In 2002, a high-school senior unfurled a 14-foot banner that read “Bong Hits 4 Jesus” across the street from the Juneau, Alaska, high school. The principal considered it a pro-drug message and suspended the teen.

The former student’s lawyer, however, is arguing that Joseph Frederick was conducting a free-speech experiment using a nonsensical message that was not meant to condone drug use.

It is up to the justices to determine the truth and make a decision that could affect students nationwide for years to come.

Frederick’s attorney contends the case is entirely about free speech, not illegal drug use.

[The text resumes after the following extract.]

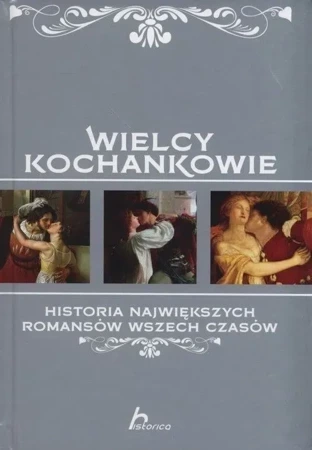 Wielcy kochankowie. Historia największych romansów wszechczasów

The former principal’s attorney — who happens to be former independent counsel Kenneth Starr — said Deborah Morse made a reasonable interpretation when she read the banner.

It’s difficult to argue against either point.

Students attending public schools don’t have the same rights as adults, but they do not lose all constitutional protections once on school property.

In this case, the student’s argument is suspect because he acknowledges he unfurled the banner just as television cameras, there to watch the Olympic torch pass through the city, focused on the site. He admitted he was trying to provoke a reaction from school administrators, with whom he had feuded.

It sounds like a childish prank, but Frederick’s immature actions sparked a serious debate regarding students’ free-speech rights and school officials’ ability to enforce rules.

This is a fascinating case for the Supreme Court, and students and adults should watch it closely.